A cerimónia foi muito simples e ficou marcada pela presença de cerca de meia centena de missionários da Diocese que quiseram juntar-se a nós para assinalar este acontecimento. Logo após os discursos e a bênção, foram abertas as portas e cada participante pôde apreciar os artigos expostos e adquirir alguns.

Embora não tenha sido inaugurada no dia 30 de Novembro, mas em meados do mesmo mês, num outro anexo da Casa Padre Dehon, em Viana, abrimos uma escola de Informática “Dinform@”. Conta com 50 alunos inscritos de diversas faixas etárias do Km9/A e arredores.
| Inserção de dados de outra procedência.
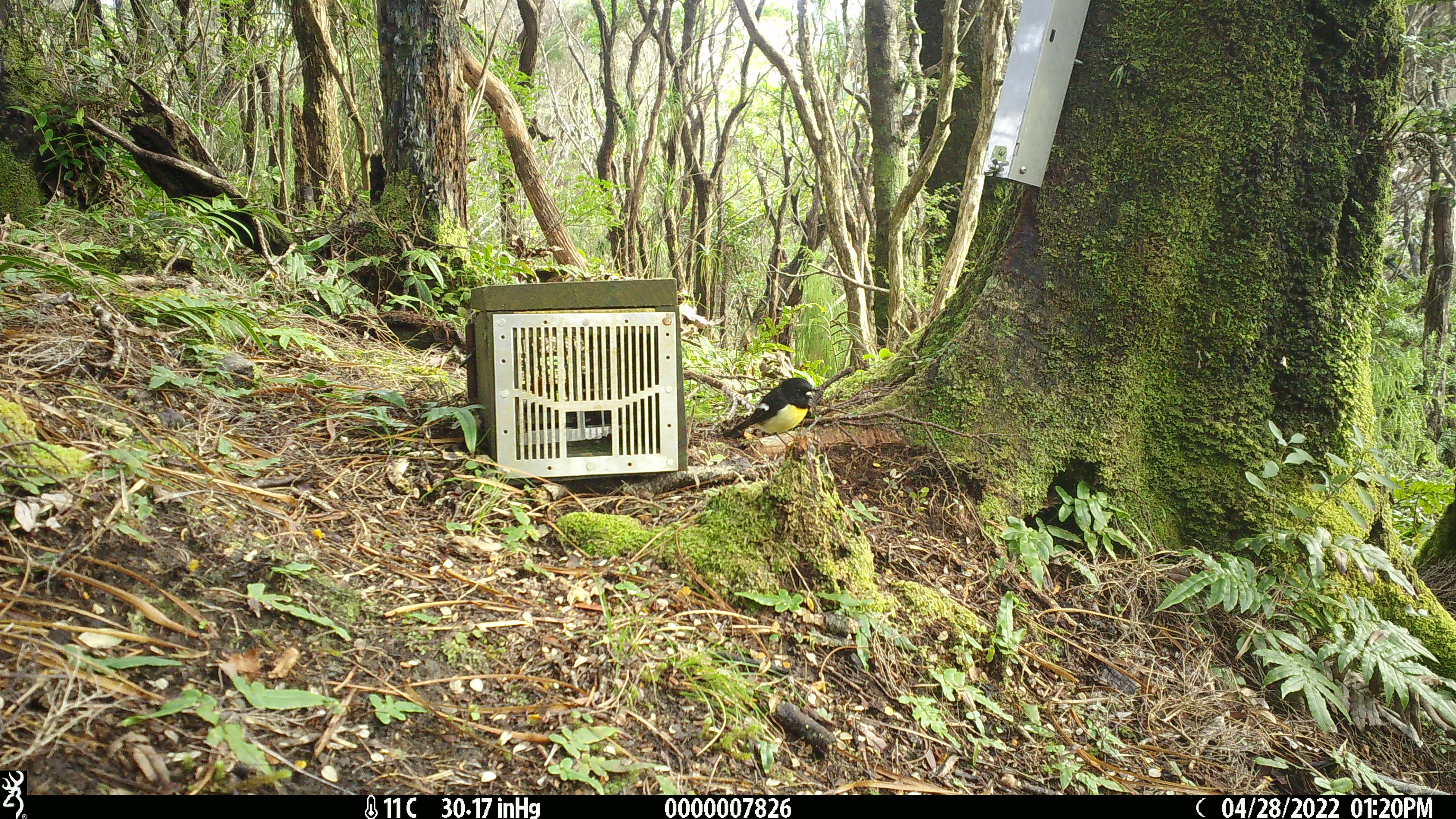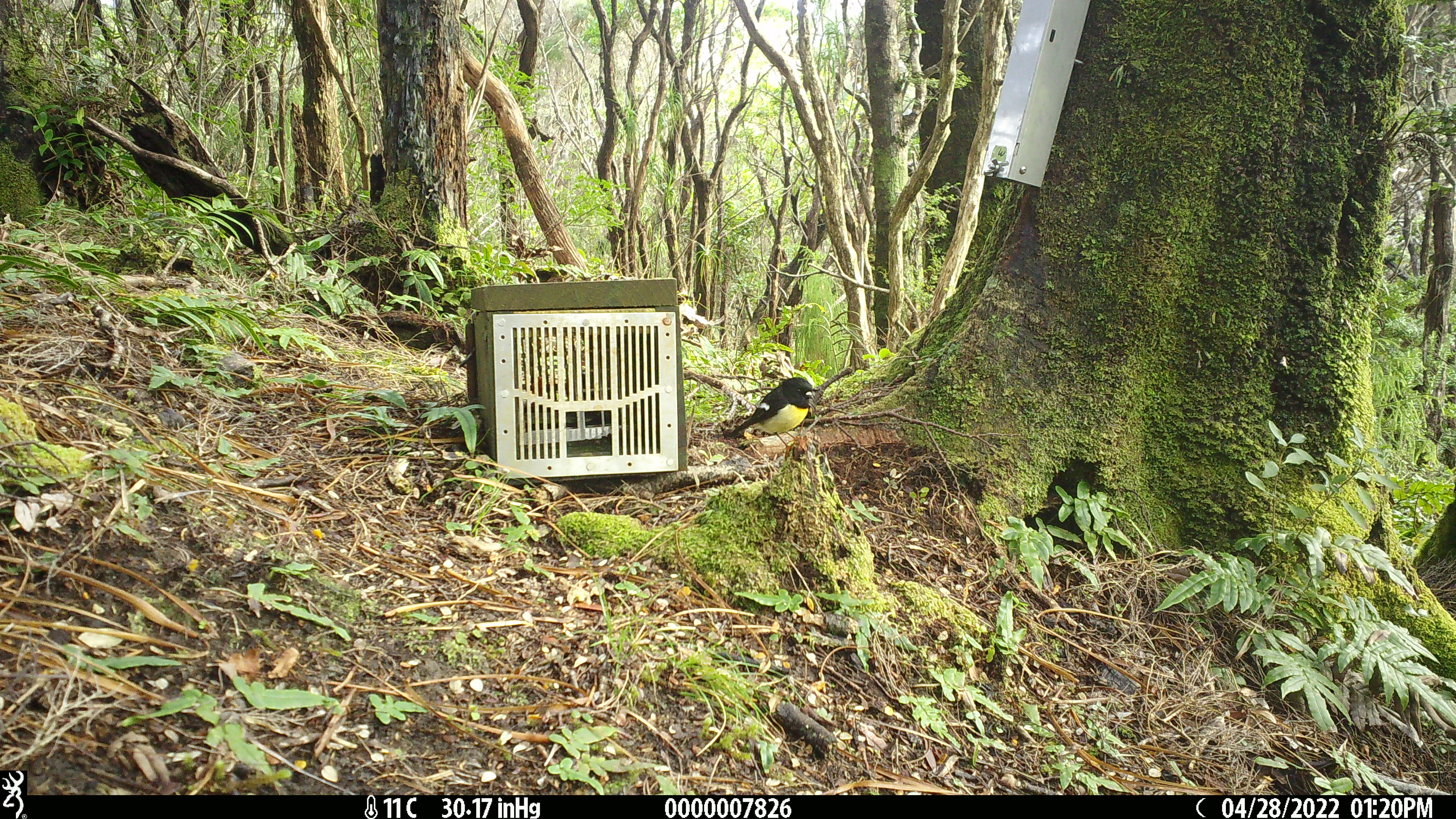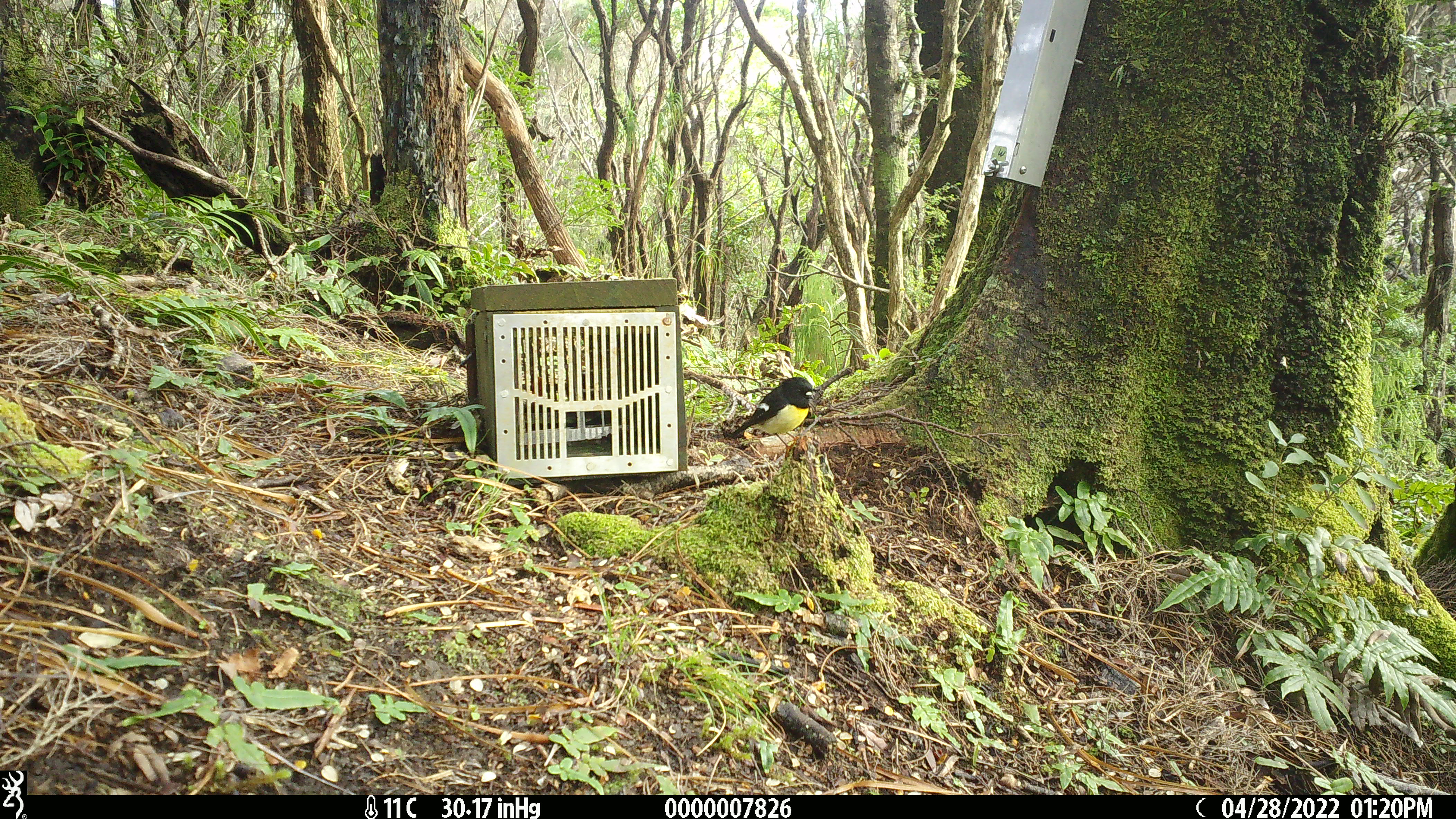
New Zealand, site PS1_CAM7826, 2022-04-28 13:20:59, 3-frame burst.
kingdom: Animalia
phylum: Chordata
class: Aves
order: Passeriformes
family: Petroicidae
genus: Petroica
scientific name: Petroica macrocephala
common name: tomtit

A dimensão social que tanto era acarinhada pelo nosso Fundador, torna-se agora uma realidade aos olhos daqueles que tanto precisam e anseiam por novos conhecimentos. E isto só foi possível graças a algumas entidades colectivas e individuais, que nos ajudaram através do envio de computadores e outros, e que nos últimos tempos têm colaborado no apetrechamento desta escola, nomeadamente a algumas empresas de Portugal e a Associação dos Leigos Voluntários Dehonianos. A todos esses agradecemos de forma especial.

Peçamos ao Senhor da messe que nos abençoe nestas novas forma de apostolado e que o Venerável Padre Dehon, a quem dedicamos esta obra, nos dê sempre a coragem de sermos espelho do que ele pediu a cada um de nós, seus religiosos: “Não fazermos apenas bem aquilo que fazemos, mas fazê-lo com amor”.